There is a well-known rich tradition of field recordings of older established blues players in America that has been well documented over the decades, but most music fans would immediately picture a recording truck pulling up in small towns and hamlets in the deep south for such trips. The recordings here, by contrast, were all made in and around Chicago in the early years of the sixties when Norman Dayron took equipment around the artists' own apartments or the city's small clubs like the Fickle Pickle which was run by the young Mike Bloomfield. At the time Chicago's main thrust was electrified band blues playing developed in the wake of the northern relocation of blues players from the south searching for more lucrative work, but many such younger band players were drawing their inspiration from the sort of older players represented here.
These tracks were originally issued as two vinyl albums Chicago Breakdown (Takoma 7071) and Rare Blues (Takoma 7081), and their engineer/producer Norman Dayron also provided the sleeve notes that are reproduced here. Distinction is made early on between 'money' dates in clubs where little attention would have been given to the musicians and the types of dates in clubs where people actually listened and players would have had the chance to properly learn from each other. Here we have fine examples of this as the small print reveals the presence of Paul Butterfield, Elvin Bishop and Mike Bloomfield, all eager young players learning from the older men. Within a very short time all three would be recording as the Paul Butterfield Blues Band and spreading the music to a wider and younger audience.
Artists here include pianists Little Brother Montgomery and Eddie Boyd, guitarists Big Joe Williams, John Lee Granderson. Rev. Robert Wilkins and harmonica player James Cotton who spent considerable time with Muddy Waters' band. Dr Isaiah Ross pulls much of this together as a one man band, and the tracks here come from his famed University Of Chicago concert in January 1965 (available in full on Ace's website as CDTAK 7087).

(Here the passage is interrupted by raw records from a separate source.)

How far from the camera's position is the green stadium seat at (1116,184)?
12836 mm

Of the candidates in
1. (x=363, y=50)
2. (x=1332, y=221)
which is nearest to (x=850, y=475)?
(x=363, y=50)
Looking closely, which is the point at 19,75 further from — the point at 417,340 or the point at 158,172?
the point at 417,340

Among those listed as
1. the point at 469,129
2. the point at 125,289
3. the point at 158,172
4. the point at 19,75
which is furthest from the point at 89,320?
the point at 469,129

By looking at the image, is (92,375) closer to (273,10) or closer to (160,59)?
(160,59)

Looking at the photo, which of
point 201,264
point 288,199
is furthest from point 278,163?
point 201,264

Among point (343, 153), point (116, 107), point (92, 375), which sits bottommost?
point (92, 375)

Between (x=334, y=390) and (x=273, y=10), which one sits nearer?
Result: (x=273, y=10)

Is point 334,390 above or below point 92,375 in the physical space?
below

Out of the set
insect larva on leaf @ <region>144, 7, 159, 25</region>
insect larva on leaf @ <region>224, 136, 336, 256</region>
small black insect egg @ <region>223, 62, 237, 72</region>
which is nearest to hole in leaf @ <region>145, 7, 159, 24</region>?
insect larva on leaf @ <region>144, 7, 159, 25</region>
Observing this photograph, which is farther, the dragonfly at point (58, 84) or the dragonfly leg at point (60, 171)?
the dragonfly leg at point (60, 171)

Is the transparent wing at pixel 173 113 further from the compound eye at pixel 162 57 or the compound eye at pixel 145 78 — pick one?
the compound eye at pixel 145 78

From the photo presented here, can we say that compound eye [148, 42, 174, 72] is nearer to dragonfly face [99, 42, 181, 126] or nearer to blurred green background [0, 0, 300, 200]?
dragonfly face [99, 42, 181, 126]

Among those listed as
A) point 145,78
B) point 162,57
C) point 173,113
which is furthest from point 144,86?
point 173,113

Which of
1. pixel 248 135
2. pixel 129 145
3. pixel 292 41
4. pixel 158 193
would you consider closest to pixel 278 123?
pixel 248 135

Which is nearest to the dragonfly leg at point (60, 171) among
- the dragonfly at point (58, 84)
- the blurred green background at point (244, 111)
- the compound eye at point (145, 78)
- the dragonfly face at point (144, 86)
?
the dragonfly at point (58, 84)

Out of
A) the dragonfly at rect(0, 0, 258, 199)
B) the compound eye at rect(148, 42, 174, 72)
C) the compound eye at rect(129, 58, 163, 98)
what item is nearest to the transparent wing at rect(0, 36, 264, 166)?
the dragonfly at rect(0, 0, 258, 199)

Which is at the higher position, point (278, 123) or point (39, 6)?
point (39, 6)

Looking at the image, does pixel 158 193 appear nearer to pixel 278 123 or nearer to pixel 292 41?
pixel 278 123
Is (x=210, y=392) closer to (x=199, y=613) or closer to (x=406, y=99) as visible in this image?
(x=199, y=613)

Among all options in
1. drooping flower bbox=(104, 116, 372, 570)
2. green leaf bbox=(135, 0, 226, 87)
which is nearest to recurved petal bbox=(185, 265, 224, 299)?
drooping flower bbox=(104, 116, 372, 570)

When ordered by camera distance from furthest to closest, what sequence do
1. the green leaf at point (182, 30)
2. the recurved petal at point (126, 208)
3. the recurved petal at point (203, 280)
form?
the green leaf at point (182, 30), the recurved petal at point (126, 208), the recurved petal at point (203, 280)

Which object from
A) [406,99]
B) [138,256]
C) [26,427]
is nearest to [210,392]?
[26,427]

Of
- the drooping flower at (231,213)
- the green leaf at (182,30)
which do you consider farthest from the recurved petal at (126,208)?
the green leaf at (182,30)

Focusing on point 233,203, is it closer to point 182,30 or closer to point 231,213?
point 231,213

Our CD cover features Maxwell Street Jimmy, pictured playing in his aprons outside the greasy spoon cafe where he worked. Collectors will also find standout interest with the inclusion of ‘Lend Me Your Love’ from Sunnyland Slim and ‘Preachin' Blues’ from Son House, with the latter being rated by many as the man at his finest.
Although field recordings in the main, the audio quality is excellent with a rare intimacy that adds so much to the overall feel of the album. The years that they were made (1963-1965) were a transitional time for both knowledge and appreciation of the blues. Many older players were being rediscovered through the detective work of musicologists and being presented to new and younger audiences, and the younger players were recycling the feels and structures of the blues into electrified band formats, making it arguably the time when the blues was reaching the largest audiences ever, and forming a key part of some initial breaking down of earlier racial barriers. This album is a wonderful example of what was happening.